Мы поняли, что пока лучше потерпеть, ведь уже шёл 1943 год, и мы верили, что наши скоро освободят нас. Открытые забастовки мы перестали устраивать, зато стали саботировать работы: по несколько человек уходили в туалет, отсиживались там, пока охрана не начинала выливать нас напором воды из шланга. Мы возвращались, но на наше место приходили другие.
Вместе с нами работали немцы, которые не признавали фашистский режим. Я познакомилась с немкой. Отца и жениха у неё забрали на фронт, а дома ещё были малолетние брат и сестра. Иногда она отпрашивала меня у лагерного начальства, помочь по хозяйству. Но, приводя домой, работу не давала, а старалась получше накормить, кое-что отдала из своей одежды. А раза два даже переодевала в свою одежду и мы ходили в кино. Если бы об этом узнали, нам обеим не поздоровилось бы. Как и мы, она ненавидела фашизм и войну.
А ещё она приносила мне газеты.

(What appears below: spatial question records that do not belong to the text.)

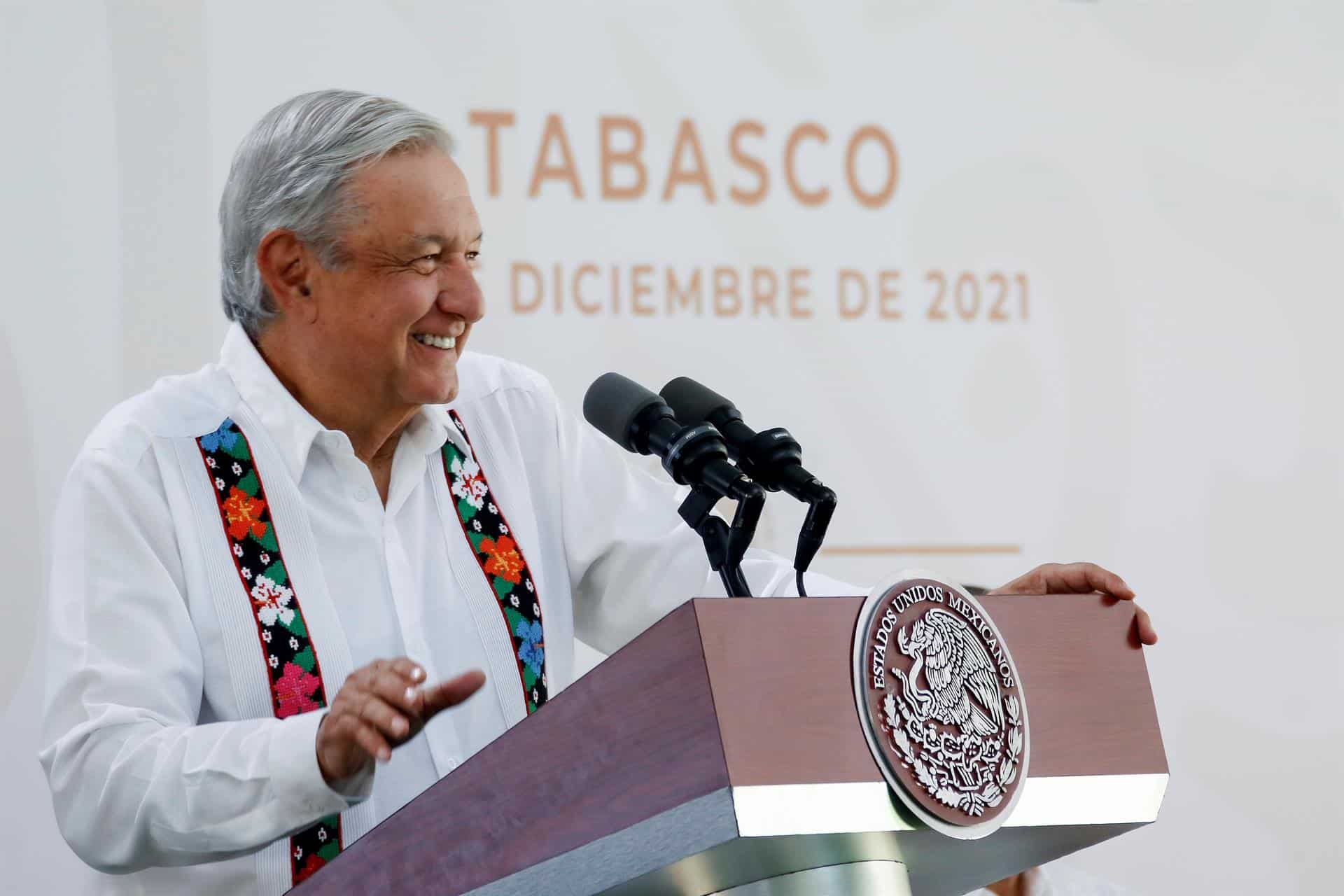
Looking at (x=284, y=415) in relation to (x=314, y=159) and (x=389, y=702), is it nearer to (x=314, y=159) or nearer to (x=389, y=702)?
(x=314, y=159)

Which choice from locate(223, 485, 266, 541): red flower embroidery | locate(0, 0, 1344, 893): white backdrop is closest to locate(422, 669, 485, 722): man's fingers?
locate(223, 485, 266, 541): red flower embroidery

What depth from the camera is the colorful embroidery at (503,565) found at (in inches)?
75.7

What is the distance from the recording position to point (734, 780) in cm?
91

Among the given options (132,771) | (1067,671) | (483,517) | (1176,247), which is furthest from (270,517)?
(1176,247)

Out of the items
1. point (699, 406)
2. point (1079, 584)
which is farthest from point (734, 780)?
point (1079, 584)

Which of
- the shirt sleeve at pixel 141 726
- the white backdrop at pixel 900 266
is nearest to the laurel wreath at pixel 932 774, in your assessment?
the shirt sleeve at pixel 141 726

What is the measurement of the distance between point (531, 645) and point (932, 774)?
3.25ft

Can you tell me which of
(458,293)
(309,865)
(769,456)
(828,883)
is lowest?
(309,865)

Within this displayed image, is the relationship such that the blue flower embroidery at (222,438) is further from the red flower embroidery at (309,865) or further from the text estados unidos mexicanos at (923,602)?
the text estados unidos mexicanos at (923,602)

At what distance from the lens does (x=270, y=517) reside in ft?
6.07

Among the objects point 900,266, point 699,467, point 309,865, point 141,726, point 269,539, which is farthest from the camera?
point 900,266

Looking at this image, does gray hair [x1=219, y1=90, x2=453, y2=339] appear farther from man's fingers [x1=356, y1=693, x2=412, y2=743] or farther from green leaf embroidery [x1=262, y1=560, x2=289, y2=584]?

Из них я переписывала сводки, которые для немцев были безрадостными, их мы передавали нашим военнопленным, находившимся по соседству. Когда охрана не видела, мы привязывали записку к камню и перебрасывали на их территорию. Однажды они попросили карту местности. Я её достала, передала. Вскоре мы узнали, что семь человек сбежали из лагеря. После тяжёлой работы, хоть уставшие и голодные, мы собирались в круг и рассказывали по очереди прочитанные до войны книги, пели советские песни.
Возвращение. Летом 1944 года, когда уже открылся второй фронт, нас всех собрали и снова куда-то повезли. Так мы оказались в городе Дюрен. Нас отправляли копать окопы неподалёку от передовой.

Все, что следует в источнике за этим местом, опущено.